--- 指定任务 1 ---
依据文本摘录,说明PSNR计算这一步在此处实际完成了什么,由哪个函数实现。
--- 指定任务 2 ---
请根据文本摘录回答:
(a) 环路滤波(去块效应滤波)通过调用哪个函数实现?
(b) SSIM的计算通过哪个函数实现?
(c) 代码分析注释中标注的日期是什么?

1)环路滤波(去块效应滤波)。通过调用x264_frame_deblock_row()函数实现。

2)半像素内插。通过调用x264_frame_filter()函数实现。

3)视频质量SSIMPSNR的计算。PSNR通过调用x264_pixel_ssd_wxh()函数实现,在这里只计算了SSDSSIM的计算则是通过x264_pixel_ssim_wxh()函数实现。

 

        对应的代码分析如下:

 

/******************************************************************/
/******************************************************************/
/*
======Analysed by RuiDong Fang
======Csdn Blog:http://blog.csdn.net/frd2009041510
======Date:2016.04.06
 */
/******************************************************************/
/******************************************************************/

/************====== x264_fdec_filter_row()函数 ======************/
/*
功能:对一行宏块进行滤波-去块效应滤波、半像素插值、SSIM/PSNR计算等
*/
static void x264_fdec_filter_row( x264_t *h, int mb_y, int pass )

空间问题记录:
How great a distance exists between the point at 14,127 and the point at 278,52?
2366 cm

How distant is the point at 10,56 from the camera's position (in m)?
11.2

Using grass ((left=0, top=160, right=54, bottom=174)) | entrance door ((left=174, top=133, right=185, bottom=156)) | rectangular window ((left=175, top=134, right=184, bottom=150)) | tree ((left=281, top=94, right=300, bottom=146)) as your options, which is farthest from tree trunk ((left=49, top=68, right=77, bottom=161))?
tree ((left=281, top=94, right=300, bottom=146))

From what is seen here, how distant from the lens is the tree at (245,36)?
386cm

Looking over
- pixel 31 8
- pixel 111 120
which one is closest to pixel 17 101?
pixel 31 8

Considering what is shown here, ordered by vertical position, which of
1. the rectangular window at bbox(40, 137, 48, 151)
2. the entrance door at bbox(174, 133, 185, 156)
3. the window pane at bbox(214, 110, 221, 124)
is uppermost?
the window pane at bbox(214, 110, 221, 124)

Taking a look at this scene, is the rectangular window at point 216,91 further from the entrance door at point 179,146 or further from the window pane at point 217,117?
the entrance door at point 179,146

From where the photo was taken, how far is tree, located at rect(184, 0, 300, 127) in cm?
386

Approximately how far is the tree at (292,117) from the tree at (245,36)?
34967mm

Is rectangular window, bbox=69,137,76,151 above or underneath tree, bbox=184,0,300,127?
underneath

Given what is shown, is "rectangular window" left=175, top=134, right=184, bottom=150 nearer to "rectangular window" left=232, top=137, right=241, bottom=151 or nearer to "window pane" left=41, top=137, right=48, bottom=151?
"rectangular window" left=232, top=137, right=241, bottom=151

--

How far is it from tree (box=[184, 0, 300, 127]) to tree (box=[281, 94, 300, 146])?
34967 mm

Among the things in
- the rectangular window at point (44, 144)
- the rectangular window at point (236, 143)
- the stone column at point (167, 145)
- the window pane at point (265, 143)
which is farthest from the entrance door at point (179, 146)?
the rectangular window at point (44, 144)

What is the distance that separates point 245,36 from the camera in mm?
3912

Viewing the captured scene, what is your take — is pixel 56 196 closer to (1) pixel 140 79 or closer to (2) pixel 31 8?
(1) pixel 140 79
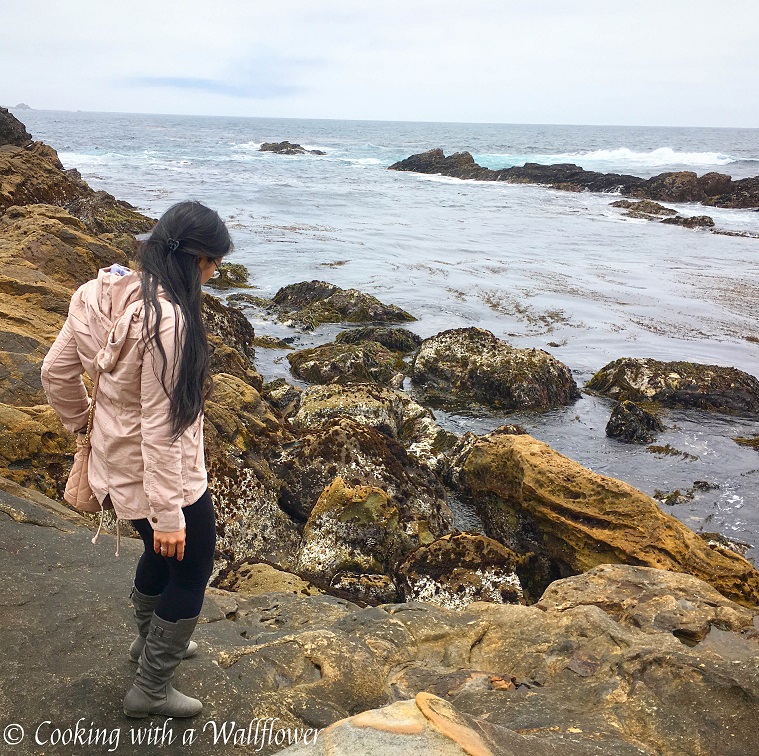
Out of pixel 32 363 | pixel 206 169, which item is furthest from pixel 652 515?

---

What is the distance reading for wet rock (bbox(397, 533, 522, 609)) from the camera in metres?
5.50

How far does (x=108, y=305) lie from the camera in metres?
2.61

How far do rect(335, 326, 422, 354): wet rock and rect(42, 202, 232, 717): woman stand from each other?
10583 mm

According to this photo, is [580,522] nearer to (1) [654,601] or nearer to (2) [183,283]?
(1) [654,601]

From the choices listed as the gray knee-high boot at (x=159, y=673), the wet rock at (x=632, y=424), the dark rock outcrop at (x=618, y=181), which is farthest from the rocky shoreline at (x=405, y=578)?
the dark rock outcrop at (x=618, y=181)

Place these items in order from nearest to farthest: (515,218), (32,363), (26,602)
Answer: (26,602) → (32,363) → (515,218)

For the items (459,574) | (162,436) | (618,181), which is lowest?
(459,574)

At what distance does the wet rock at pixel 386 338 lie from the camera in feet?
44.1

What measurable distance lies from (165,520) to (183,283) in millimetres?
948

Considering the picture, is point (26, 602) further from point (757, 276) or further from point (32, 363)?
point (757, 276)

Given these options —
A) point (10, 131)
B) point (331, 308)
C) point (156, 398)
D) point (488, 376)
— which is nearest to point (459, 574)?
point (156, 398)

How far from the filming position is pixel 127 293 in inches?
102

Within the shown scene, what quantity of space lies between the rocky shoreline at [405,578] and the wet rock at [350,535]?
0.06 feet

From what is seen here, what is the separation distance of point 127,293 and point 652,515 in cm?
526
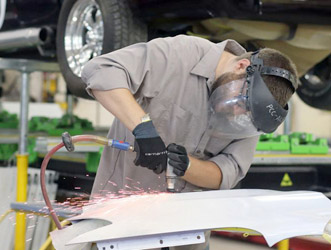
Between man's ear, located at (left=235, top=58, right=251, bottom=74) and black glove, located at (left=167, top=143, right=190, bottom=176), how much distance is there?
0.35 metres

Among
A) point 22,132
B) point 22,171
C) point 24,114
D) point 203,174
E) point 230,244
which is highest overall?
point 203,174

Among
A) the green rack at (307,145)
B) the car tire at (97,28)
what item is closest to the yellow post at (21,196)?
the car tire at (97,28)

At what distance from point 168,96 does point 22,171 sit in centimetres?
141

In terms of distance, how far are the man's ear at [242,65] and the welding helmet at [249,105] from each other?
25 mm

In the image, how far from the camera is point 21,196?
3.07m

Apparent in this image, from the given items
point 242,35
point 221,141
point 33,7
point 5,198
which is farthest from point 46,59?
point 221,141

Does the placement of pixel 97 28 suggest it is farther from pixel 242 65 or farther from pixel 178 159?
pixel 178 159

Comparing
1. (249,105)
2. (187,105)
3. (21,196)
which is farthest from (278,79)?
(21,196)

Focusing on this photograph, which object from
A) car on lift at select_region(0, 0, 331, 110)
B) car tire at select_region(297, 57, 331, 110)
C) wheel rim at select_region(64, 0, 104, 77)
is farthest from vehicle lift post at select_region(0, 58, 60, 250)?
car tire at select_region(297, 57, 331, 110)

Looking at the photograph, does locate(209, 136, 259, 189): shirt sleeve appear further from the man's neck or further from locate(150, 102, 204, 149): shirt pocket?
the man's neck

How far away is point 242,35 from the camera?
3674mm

--- 完整输出 1 ---
此处PSNR的计算通过调用x264_pixel_ssd_wxh()函数实现,但按文中所述,这里只计算了SSD。

--- 完整输出 2 ---
(a) x264_frame_deblock_row()函数。
(b) x264_pixel_ssim_wxh()函数。
(c) 2016.04.06。